Actually, it turns out it was a really big whoop. When they went back and followed up with these kids years and even decades later, they found out that the marshmallow task was an incredible predictor of success later in life, in ways Mischel and company never expected. Kids who waited for the marshmallow at age 4 had higher grades at age 12, higher SAT scores at age 18, higher college graduation rates at age 22. And not just school stuff—the marshmallow waiters, as adults, had significantly higher salaries, were less likely to have been addicted to drugs, and were rated much higher on measures of things like “social competence” and “planning ahead” and “coping with stress.” Why?
Waiting for the second marshmallow is a skill called “delay of gratification.” It’s one of a group of skills called “executive function” or “self-regulation” or, more loosely, “self-control.” Other skills in this group include planning ahead, flexibility, and attention. The idea is that the kids who wait for the second marshmallow are, generally speaking, stronger on all the executive function skills, and that executive function is crucial for success in school and in life—more important, this research would argue, than intelligence or subject knowledge or any of the other things our culture has traditionally focused on in school.
It’s important to remember that while children may be born predisposed to stronger or weaker executive function, these skills are both learnable and teachable. Which is where new research out of the University of Rochester comes in. The researchers there said, “What if children’s performance on this test depends on how dependable their environment is? If they don’t think the researcher is actually coming back with marshmallow #2, it makes complete sense to eat the first one.” They set up an experiment where grown-ups were shown to be more or less dependable, by promising to bring markers and then following through or not, and THEN doing the marshmallow test.

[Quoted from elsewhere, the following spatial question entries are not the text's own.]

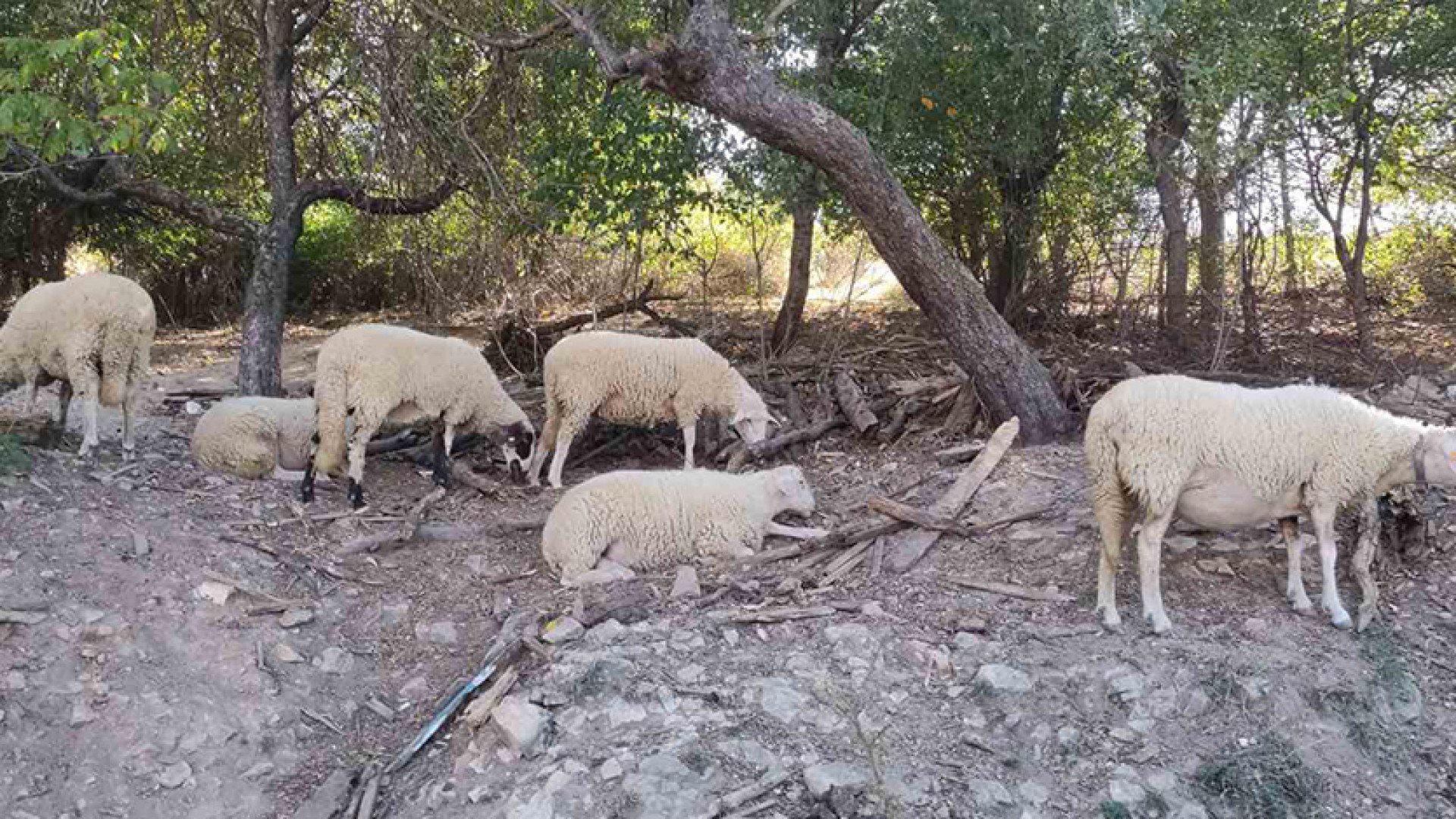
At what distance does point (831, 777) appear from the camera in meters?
4.87

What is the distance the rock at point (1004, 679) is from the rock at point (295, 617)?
382 cm

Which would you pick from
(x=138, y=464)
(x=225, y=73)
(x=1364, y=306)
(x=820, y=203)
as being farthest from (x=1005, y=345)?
(x=225, y=73)

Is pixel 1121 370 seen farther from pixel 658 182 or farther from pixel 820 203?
pixel 658 182

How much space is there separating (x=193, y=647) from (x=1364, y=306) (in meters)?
10.3

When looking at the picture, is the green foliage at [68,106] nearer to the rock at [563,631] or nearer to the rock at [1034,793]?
the rock at [563,631]

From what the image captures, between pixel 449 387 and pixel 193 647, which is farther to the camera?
pixel 449 387

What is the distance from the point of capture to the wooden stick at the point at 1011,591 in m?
6.35

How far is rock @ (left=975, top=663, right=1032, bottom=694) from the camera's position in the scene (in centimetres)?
550

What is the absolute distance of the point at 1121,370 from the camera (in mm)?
10195

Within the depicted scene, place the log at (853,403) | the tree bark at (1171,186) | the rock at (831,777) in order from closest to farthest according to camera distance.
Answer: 1. the rock at (831,777)
2. the log at (853,403)
3. the tree bark at (1171,186)

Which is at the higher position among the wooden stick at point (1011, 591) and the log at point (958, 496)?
the log at point (958, 496)

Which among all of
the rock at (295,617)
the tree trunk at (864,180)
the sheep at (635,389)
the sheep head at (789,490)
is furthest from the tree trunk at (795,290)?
the rock at (295,617)

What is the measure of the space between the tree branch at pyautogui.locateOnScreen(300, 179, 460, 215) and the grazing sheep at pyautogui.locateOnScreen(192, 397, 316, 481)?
7.91 feet

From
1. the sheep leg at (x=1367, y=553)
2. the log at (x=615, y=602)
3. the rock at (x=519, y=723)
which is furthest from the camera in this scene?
the log at (x=615, y=602)
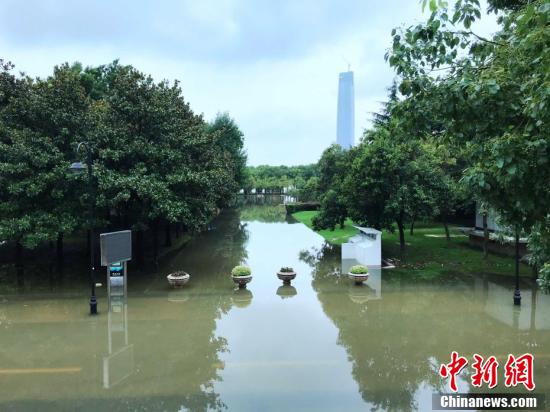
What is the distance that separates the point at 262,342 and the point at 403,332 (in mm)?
3434

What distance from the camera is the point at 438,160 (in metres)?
19.2

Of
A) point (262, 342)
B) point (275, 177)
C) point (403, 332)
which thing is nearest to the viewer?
point (262, 342)

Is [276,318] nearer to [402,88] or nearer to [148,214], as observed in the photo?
[148,214]

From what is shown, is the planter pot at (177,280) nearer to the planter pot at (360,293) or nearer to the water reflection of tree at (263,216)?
the planter pot at (360,293)

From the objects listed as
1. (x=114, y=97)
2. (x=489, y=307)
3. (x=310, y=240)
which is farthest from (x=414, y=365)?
(x=310, y=240)

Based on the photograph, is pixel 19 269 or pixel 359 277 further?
pixel 19 269

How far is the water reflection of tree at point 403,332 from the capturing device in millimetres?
7957

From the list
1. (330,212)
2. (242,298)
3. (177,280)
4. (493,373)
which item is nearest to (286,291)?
(242,298)

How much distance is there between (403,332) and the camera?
10.7 metres

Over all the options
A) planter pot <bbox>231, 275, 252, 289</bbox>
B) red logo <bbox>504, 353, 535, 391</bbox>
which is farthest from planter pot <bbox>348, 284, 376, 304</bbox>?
red logo <bbox>504, 353, 535, 391</bbox>

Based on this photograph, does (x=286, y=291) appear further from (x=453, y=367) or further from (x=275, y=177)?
(x=275, y=177)

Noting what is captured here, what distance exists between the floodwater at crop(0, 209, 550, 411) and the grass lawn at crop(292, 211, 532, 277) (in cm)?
142

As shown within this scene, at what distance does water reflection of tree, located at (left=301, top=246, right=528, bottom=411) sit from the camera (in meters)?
7.96

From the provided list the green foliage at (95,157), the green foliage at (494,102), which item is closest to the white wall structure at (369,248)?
the green foliage at (95,157)
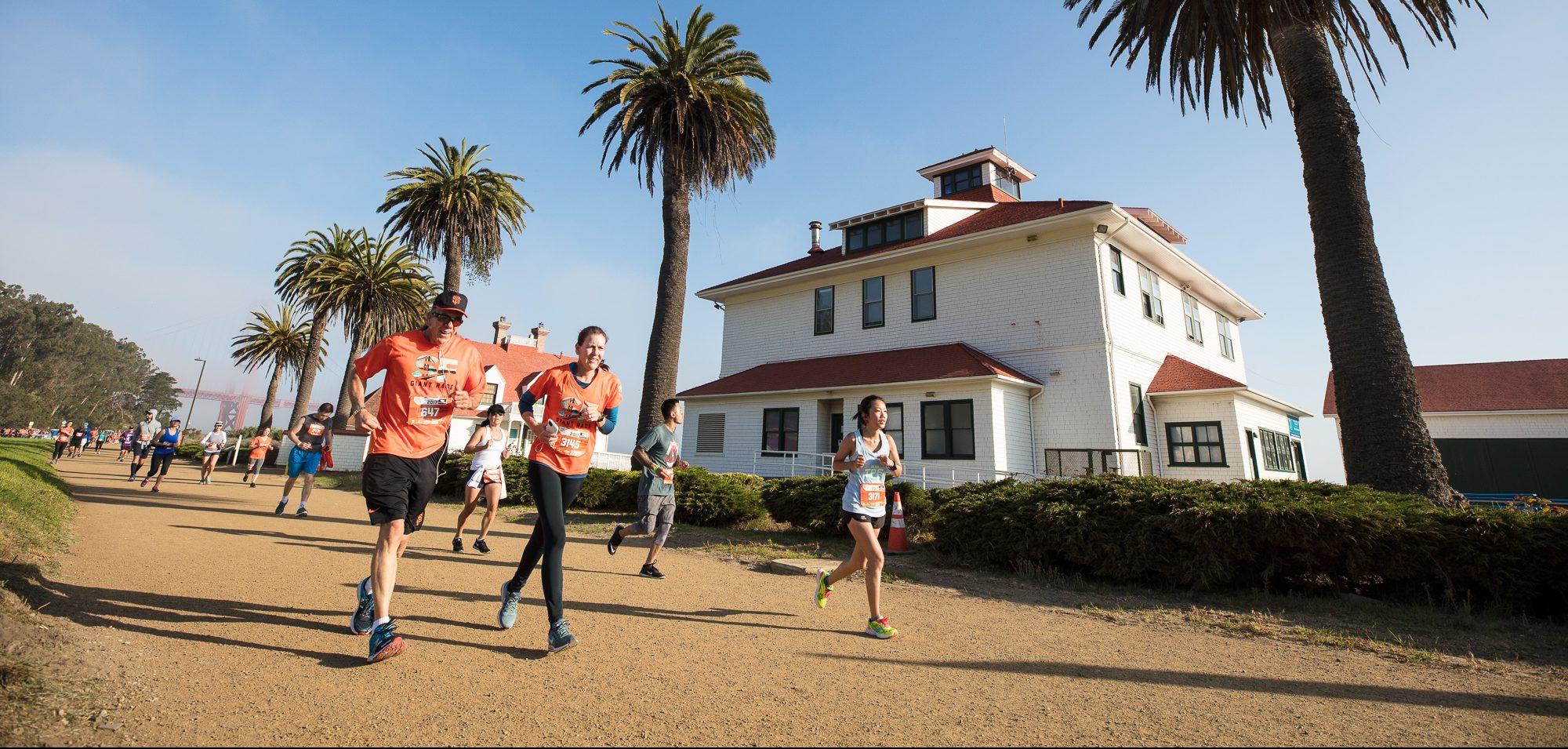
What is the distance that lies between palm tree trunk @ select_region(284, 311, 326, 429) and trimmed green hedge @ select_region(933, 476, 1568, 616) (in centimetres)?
3299

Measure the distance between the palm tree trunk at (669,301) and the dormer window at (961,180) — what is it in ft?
38.2

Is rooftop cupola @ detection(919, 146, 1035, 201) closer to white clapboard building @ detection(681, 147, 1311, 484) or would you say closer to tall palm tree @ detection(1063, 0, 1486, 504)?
white clapboard building @ detection(681, 147, 1311, 484)

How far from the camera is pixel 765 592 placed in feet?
20.8

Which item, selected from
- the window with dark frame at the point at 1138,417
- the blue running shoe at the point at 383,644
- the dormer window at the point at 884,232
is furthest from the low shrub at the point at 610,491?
the window with dark frame at the point at 1138,417

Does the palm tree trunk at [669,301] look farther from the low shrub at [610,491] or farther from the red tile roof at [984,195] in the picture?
the red tile roof at [984,195]

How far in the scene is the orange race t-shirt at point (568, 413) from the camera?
14.2 feet

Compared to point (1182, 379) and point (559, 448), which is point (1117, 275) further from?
point (559, 448)

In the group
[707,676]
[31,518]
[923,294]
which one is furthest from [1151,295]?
[31,518]

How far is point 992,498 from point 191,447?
149 ft

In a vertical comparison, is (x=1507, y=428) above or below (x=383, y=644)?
above

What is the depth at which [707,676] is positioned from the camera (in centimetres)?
362

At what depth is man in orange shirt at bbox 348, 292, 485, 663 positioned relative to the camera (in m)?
3.82

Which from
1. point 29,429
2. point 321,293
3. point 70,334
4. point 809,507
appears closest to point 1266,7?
point 809,507

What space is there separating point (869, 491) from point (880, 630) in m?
1.03
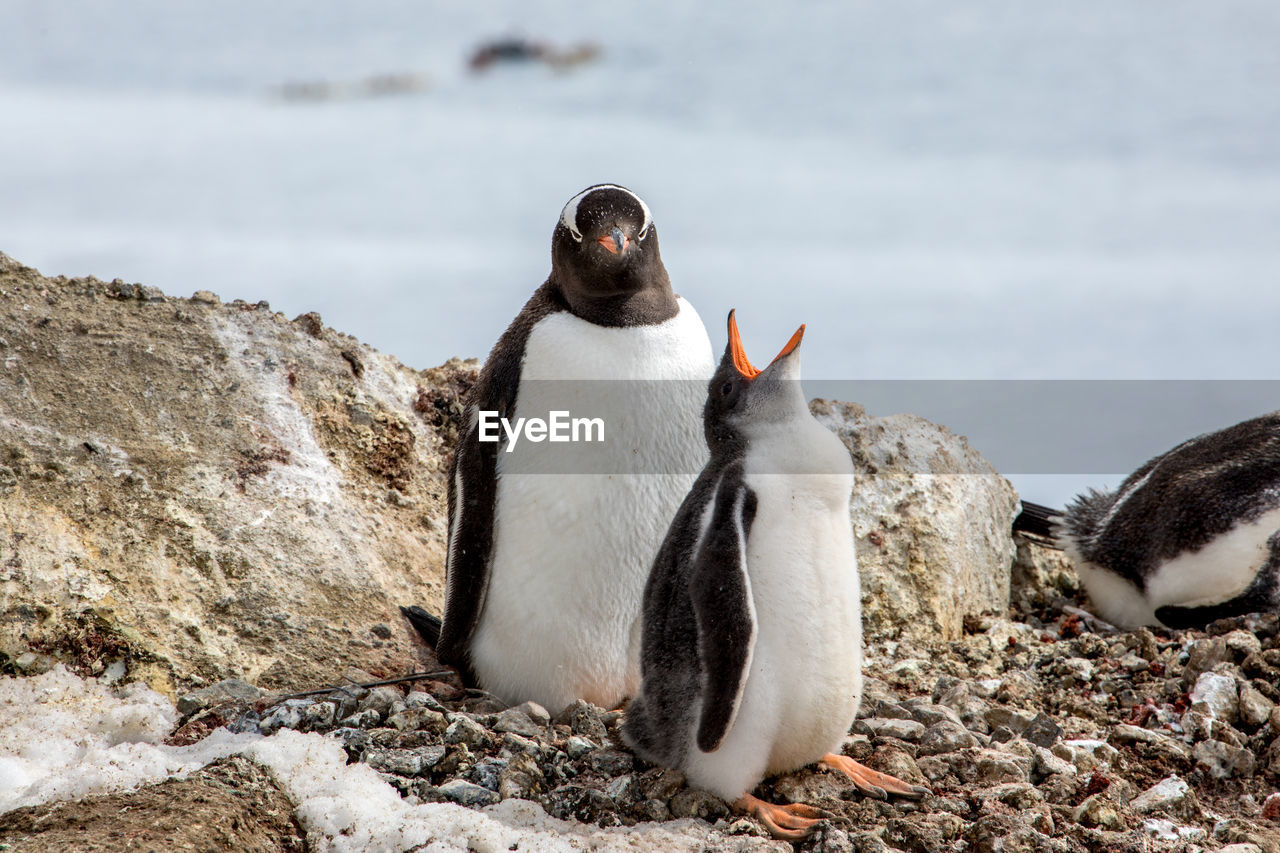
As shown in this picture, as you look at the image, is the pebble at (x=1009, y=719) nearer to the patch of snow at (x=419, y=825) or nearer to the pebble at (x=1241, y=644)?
the patch of snow at (x=419, y=825)

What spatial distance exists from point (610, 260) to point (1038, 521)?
4.12 metres

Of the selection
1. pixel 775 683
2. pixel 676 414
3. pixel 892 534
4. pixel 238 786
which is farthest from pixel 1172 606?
pixel 238 786

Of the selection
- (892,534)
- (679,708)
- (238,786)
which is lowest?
(238,786)

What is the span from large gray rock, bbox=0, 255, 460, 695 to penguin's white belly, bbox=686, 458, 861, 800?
2042 millimetres

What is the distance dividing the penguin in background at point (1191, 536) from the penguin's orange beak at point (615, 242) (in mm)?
3964

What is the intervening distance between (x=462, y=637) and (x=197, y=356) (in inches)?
91.4

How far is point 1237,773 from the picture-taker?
181 inches

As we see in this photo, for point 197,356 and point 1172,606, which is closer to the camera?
point 197,356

Turns out? When kids were previously shown that grown-ups were as good as their word, they were way more likely to succeed at the marshmallow test; when grown-ups didn’t come through the first time, kids were way more likely to just eat the marshmallow.
Get it? Kids’ ability to employ and develop executive function skills is dependent upon the environment where they grow up. If your environment doesn’t set you up to believe in long-term outcomes, it wouldn’t make sense to build your planning and delay-of-gratification skills.
This is a huge contributor to the academic achievement gap between middle-class and poor kids. Middle class kids are taught study skills and stuff by their parents, sure, but perhaps more importantly their whole life rewards them for planning ahead and delaying gratification. For children to learn to self-regulate, they need to be taught, and they need to be in an environment where self-regulation is a successful tactic. There are a lot of reasons children—especially poor children—might learn that their environment is undependable. Maybe there’s not always enough food. Maybe you have a different caregiver every day because your parent work all the time. Maybe your family has to move a lot.
Even if all of a child’s needs for physical safety and environmental consistency are met, there are a lot of things families can do to build executive function—mostly having to do with letting children exercise their self-control, like a muscle. There are a lot of both serious and playful activities that give opportunities for this. And socio-dramatic play (i.e. pretend play with others) is a veritable aerobic workout for self-regulation. But all that’s another story.